Generally, an A/B living trust is created while both spouses are alive. They contribute to it over time. When the first spouse dies, a stated portion of it goes into the B trust (i.e. the bypass trust). The rest goes into the A trust the surviving spouse will use for her wishes until she dies. The bypass trust receives the other portion of the A/B trust's property in a way that minimizes estate taxation and fulfills other purposes for which it is created. Its property is necessarily prevented from being accessible to the surviving spouse during her life.
The bypass trust also takes advantage of a stepped-UM0-200up basis where the value of the property transferred to the successors of the trust is said to be the fair market value at the time of the transfer at death. This generally lowers any capital gains taxes the children must pay when they eventually sell their inherited property.
But now, the 2010 Tax Relief allows her to use her deceased husband's personal estate tax exemption at her death too. This option, though doesn't wipe out the importance of setting up a bypass trust. Here's why....
If you have an estate worth more than a few million, then you could be subject to 35% estate taxes on the amount over the estate tax exemption. The exemption was set to revert to only $1 million - which isn't much these days - but the new tax relief act increased it to $5 million. More than that, it allows the second-spouse-to die to use not only her own $5 million exemption, but also whatever her late husband didn't use of his exemption.
So if you have less than about $10 million in estate holdings should you forget about a bypass trust? No - because the new law is good for only 2011 and 2012 and the bypass trust has other benefits.
The additional tax benefit of the bypass trust is that holdings that it shelters will continue to grow while the second-to-die remains alive. Those holdings are permanently outside the estate taxation at the time of her death. That's an important tax-sheltering purpose.
The enduring benefit of a bypass trust is to ensure that the first-to-die spouse's property will be disposed of according to his wishes, even if the surviving spouse remarries or chooses to adopt a different estate plan for the surviving spouse's assets. Holding his assets in a trust protects them from any changes that his surviving spouse may make to them.
As an example, a bypass trust would assure the deceased husband that his children from a previous marriage willUM0-100 indeed receive what he has put aside from him.
*How does the bypass trust work?
Generally, an A/B living trust is created while both spouses are alive. They contribute to it over time. When the first spouse dies, a stated portion of it goes into the B trust (i.e. the bypass trust).

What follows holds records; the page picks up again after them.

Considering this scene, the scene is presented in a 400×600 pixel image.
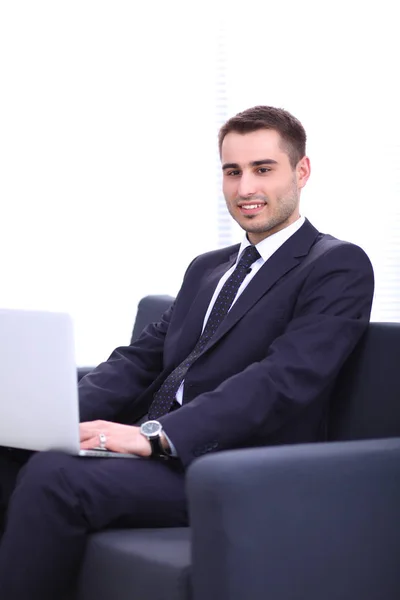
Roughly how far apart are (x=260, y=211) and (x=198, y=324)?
34 centimetres

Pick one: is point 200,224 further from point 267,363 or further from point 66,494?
point 66,494

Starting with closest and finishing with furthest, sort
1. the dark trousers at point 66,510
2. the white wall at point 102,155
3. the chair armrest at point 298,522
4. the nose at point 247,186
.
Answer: the chair armrest at point 298,522, the dark trousers at point 66,510, the nose at point 247,186, the white wall at point 102,155

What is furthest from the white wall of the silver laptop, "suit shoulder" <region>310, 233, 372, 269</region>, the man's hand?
the silver laptop

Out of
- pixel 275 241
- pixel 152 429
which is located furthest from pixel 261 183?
pixel 152 429

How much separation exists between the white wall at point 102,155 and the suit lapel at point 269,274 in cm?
170

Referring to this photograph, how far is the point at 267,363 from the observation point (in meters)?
2.13

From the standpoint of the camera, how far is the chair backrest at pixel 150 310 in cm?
313

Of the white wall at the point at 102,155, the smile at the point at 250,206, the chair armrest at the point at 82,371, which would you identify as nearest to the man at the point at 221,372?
the smile at the point at 250,206

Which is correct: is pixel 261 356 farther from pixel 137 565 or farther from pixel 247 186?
pixel 137 565

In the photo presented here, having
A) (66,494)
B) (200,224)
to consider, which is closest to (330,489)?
(66,494)

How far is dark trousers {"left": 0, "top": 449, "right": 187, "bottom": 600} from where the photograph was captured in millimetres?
1878

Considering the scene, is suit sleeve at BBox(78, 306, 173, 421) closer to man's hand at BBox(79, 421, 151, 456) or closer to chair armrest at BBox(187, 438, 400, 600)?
man's hand at BBox(79, 421, 151, 456)

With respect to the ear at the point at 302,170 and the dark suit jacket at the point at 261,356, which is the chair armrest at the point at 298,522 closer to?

The rest goes into the A trust the surviving spouse will use for her wishes until she dies. The bypass trust receives the other portion of the A/B trust's property in a way that minimizes estate taxation and fulfills other purposes for which it is created. Its property is necessarily prevented from being accessible to the surviving spouse during her life.
The bypass trust also takes advantage of a stepped-UM0-200up basis where the value of the property transferred to the successors of the trust is said to be the fair market value at the time of the transfer at death. This generally lowers any capital gains taxes the children must pay when they eventually sell their inherited property.